■ EXTRACT:
+-------+
[dm-devel] [PATCH 17/32] libmultipath: fix tur checker double locking

Benjamin Marzinski bmarzins at redhat.com
Mon Aug 6 22:55:05 UTC 2018

On Sun, Aug 05, 2018 at 03:40:30PM +0000, Bart Van Assche wrote:
> On Wed, 2018-08-01 at 15:57 -0500, Benjamin Marzinski wrote:
> > I realize that this locking was added to make an analyzer happy,
> > presumably because sometimes ct->devt was being accessed while ct->devt
> > was held, and sometimes not.  The tur checker locking will be cleaned
> > up in a later patch to deal with this.
> Are you perhaps referring to commit 873be9fef222 ("libmultipath/checkers/tur:
> Serialize tur_checker_context.devt accesses")? Your assumption about how DRD
> works is wrong. DRD doesn't care about which mutex or other synchronization
> primitives are used to serialize accesses to data that is shared between
> threads. All it cares about is that concurrent accesses to shared data are
> serialized. I'm afraid that your patch reintroduces the race conditions that
> were fixed by commit 873be9fef222. Have you considered to fix this without
> removing the locking?
+-------+
■ ENTRIES:
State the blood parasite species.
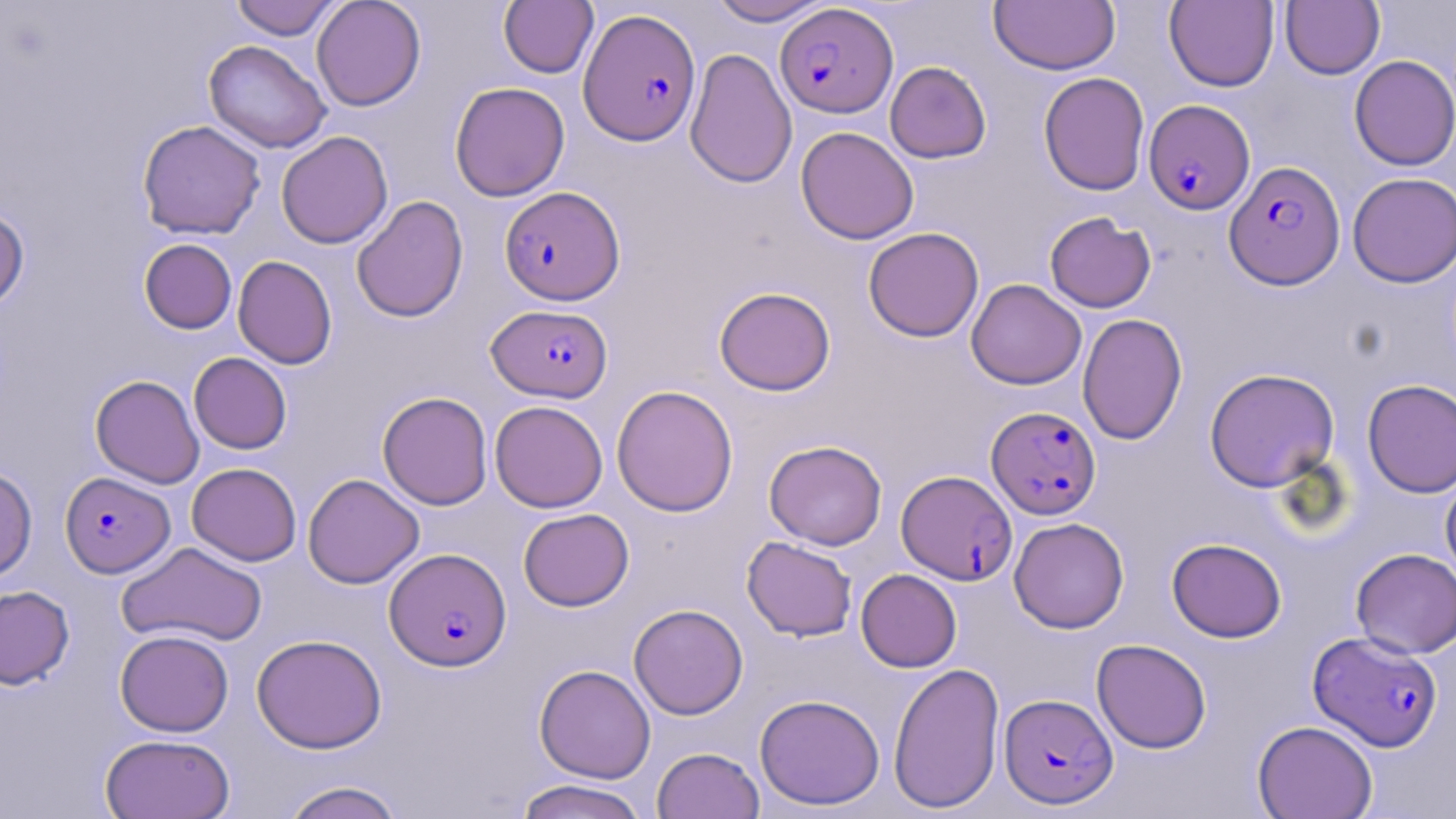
+-------+
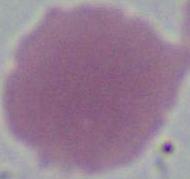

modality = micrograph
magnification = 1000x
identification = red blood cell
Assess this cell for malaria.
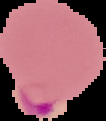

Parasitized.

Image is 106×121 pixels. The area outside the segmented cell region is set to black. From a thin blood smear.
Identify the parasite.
+-------+
■ PROBLEMS:
1/ From the patch discussion on tur checker locking, repeat the passage that begins at the words "On Sun, Aug" and stops after "deal with this.".
2/ Write the next part of the patch discussion on tur checker locking, picking up after its last line.

■ OUTPUTS:
1/
On Sun, Aug 05, 2018 at 03:40:30PM +0000, Bart Van Assche wrote:
> On Wed, 2018-08-01 at 15:57 -0500, Benjamin Marzinski wrote:
> > I realize that this locking was added to make an analyzer happy,
> > presumably because sometimes ct->devt was being accessed while ct->devt
> > was held, and sometimes not.  The tur checker locking will be cleaned
> > up in a later patch to deal with this.

2/
I'm confused here. If the data is only read by multiple threads, I don't
see why we need to synchronize it. Unless I'm missing something, my
patch does make sure that the only time ct->devt is written is when
there is only one thread running that has access to ct.

-       if (fstat(c->fd, &sb) == 0) {
+       if (uatomic_read(&ct->holders) == 1 && ct->devt[0] == 0 &&
+           fstat(c->fd, &sb) == 0) {

holders will always be 2 when a tur checker thread is running (well, the
thread will decrement it when it finishes, but it will not touch ct
after that action). Since only the thread calling libcheck_init can
start the tur checker thread using this context, if there is no thread
running at the start of libcheck_check(), then no thread can be started
until libcheck_check() starts it.

Ideally, ct->devt would be set in libcheck_init(), but we don't have the
information there, so setting it once, on the first time we call
libcheck_check() seems like a reasonable, and safe, answer.  I certainly
prefer it to adding recusive locking where it isn't needed.


> Bart.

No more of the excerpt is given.